SELECTED EXCERPT:
= = = =

On 03/25/2016 02:35 PM, Sebastian Kuzminsky wrote:
> On 03/25/2016 01:26 PM, Nicklas Karlsson wrote:
>> As someone mentioned before a the an axis/joint may/will run away in
>> case of an encoder failure.
>>
>> It would be possible to detect an encoder failure by comparing output
>> signal with encoder signal. A velocity signal may be integrated and
>> do not allow to wander to much or an encoder error will be detected.
>> A torque signal would be worse.
> An encoder that fails into runaway (motion erroneously detected when
> none is occurring) or that fails into stop (no motion detected when
> motion *is* occurring) will both result in a following error, precisely
> for the reason you say above: linuxcnc compares the commanded position
> with the feedback position from the encoder.
>
>
It will not detect a following error if the failed encoder 
is on an axis that does not have any motion commanded at 
that time.  This may not cause a catastrophic runaway on 
some systems like Mesa and Pico Systems analog velocity 
controlled servos with tachometers, but a slow creep toward 
the limits.  Some other systems might have an integrator 
that will just keep winding up without feedback.

= = = =

PROVIDED RECORDS:
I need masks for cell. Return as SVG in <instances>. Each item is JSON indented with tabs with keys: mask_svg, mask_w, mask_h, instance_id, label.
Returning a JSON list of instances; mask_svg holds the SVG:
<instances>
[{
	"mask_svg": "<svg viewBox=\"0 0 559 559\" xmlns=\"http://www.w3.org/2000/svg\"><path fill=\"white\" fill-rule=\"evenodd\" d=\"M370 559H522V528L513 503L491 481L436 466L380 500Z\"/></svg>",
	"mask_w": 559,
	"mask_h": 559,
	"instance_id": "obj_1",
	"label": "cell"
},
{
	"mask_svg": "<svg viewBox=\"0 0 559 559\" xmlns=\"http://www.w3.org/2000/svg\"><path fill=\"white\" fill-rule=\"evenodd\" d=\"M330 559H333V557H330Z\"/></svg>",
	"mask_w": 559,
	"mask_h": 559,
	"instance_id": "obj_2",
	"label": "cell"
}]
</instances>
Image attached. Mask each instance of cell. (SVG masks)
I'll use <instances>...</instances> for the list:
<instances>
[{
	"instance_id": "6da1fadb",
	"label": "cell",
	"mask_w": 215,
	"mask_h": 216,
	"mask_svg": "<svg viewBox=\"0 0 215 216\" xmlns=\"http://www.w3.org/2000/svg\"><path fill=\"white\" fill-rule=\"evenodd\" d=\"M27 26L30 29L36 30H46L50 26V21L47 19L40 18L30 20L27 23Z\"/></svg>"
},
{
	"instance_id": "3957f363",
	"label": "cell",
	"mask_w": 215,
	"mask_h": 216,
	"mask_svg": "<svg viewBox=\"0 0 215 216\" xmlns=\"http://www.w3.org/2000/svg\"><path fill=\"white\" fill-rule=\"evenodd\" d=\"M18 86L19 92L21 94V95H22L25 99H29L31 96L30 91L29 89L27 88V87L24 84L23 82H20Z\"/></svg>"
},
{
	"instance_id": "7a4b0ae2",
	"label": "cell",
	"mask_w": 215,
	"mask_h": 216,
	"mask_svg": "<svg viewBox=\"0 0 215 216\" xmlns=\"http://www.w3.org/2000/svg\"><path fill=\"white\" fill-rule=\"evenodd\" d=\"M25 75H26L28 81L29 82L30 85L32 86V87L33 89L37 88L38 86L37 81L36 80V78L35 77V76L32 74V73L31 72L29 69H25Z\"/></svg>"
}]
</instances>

= = = =

Please answer these questions about the encoder failure discussion, one per line:
1. What comparison is proposed in the discussion as a way to detect an encoder failure?
2. What two positions does linuxcnc compare?
3. In what situation will a failed encoder not produce a following error?

1. Comparing the output signal with the encoder signal.
2. The commanded position and the feedback position from the encoder.
3. When the failed encoder is on an axis that has no motion commanded at that time.